-- START Data extract --

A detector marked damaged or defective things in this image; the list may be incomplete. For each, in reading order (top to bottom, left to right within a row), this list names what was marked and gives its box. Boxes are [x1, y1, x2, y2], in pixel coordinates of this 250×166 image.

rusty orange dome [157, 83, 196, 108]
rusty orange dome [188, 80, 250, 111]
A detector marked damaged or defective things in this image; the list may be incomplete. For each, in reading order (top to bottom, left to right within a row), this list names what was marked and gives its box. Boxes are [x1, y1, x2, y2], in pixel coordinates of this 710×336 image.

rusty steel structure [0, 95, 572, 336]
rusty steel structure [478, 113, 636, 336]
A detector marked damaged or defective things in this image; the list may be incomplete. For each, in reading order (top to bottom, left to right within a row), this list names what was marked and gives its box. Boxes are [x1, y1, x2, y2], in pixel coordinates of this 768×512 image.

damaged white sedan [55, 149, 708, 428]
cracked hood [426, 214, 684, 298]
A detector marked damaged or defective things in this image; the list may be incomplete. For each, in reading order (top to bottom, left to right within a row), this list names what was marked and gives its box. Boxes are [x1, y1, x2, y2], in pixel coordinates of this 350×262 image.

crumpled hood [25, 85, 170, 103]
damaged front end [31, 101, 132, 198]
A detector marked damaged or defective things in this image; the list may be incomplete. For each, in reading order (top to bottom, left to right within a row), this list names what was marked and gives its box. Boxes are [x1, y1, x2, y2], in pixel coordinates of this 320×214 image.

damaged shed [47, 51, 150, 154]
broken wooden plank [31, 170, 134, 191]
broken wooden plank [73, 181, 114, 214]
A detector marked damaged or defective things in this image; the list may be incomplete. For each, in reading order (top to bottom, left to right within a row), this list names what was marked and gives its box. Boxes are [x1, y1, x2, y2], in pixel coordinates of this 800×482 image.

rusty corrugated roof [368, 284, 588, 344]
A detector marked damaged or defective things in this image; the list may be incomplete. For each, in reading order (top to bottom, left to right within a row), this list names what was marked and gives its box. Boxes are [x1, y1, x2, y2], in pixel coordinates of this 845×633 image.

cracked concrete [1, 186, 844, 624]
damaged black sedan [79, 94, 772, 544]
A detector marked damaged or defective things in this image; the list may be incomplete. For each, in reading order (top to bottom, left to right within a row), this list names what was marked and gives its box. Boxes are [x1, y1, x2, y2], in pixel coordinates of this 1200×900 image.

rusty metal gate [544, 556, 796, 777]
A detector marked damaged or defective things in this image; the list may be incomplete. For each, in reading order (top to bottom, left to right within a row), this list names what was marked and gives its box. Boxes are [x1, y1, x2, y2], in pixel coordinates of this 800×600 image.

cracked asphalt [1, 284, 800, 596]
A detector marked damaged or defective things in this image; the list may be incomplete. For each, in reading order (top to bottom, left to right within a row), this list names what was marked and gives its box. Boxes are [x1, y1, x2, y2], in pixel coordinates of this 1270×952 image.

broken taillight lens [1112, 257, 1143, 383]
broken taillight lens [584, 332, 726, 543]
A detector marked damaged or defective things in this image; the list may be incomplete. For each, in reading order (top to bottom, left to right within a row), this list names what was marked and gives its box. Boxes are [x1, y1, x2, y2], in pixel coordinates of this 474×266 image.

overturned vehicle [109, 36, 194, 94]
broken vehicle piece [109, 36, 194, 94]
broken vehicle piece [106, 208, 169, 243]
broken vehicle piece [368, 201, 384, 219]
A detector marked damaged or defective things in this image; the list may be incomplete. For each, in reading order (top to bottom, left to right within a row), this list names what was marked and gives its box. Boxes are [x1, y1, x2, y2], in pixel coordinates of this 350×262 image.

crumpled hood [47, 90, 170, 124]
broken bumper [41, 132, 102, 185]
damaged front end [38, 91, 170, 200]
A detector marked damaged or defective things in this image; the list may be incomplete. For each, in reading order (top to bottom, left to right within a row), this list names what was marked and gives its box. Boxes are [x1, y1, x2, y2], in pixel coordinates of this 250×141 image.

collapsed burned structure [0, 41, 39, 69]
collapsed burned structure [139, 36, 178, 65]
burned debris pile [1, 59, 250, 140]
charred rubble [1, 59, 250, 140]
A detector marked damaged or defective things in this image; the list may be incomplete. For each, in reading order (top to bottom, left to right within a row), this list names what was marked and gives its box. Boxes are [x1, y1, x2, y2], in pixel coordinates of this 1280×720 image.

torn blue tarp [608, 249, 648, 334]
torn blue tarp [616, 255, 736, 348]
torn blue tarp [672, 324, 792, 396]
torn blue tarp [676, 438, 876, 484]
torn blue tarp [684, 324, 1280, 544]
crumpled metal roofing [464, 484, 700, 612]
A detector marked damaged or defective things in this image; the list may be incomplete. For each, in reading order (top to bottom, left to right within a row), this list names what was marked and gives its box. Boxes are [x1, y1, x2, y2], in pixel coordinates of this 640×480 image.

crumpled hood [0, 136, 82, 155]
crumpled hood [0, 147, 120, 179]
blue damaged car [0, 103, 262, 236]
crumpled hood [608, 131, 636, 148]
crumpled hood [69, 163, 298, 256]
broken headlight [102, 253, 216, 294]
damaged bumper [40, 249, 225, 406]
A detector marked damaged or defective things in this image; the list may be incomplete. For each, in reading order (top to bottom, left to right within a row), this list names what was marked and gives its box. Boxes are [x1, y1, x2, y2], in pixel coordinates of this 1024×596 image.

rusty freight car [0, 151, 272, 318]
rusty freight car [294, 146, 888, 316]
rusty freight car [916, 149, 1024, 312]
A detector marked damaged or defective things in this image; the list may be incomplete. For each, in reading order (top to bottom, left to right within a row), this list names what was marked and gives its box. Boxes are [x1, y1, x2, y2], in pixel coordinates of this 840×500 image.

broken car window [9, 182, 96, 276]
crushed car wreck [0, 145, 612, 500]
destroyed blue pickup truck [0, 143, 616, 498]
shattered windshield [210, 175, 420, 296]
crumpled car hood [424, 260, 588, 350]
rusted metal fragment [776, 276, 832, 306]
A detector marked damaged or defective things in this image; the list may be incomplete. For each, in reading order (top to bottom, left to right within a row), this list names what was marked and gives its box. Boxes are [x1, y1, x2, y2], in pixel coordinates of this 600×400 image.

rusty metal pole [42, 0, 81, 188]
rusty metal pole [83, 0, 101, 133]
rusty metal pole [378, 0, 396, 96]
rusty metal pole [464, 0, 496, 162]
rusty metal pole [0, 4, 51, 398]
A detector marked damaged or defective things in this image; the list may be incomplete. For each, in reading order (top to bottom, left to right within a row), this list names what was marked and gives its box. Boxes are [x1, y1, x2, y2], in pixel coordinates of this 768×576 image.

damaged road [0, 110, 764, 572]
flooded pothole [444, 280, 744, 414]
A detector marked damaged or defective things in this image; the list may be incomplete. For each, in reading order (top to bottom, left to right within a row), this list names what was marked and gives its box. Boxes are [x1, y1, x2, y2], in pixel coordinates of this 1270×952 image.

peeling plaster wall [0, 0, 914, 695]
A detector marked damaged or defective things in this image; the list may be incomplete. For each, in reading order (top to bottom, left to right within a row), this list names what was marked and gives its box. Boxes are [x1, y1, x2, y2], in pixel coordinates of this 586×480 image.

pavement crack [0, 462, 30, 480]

-- END Data extract --

What this task involves — Copy the data above word for word, starting at the line that has "this 800×600 image." and ending after the line that has "cracked asphalt [1, 284, 800, 596]".

Final result —
A detector marked damaged or defective things in this image; the list may be incomplete. For each, in reading order (top to bottom, left to right within a row), this list names what was marked and gives its box. Boxes are [x1, y1, x2, y2], in pixel coordinates of this 800×600 image.

cracked asphalt [1, 284, 800, 596]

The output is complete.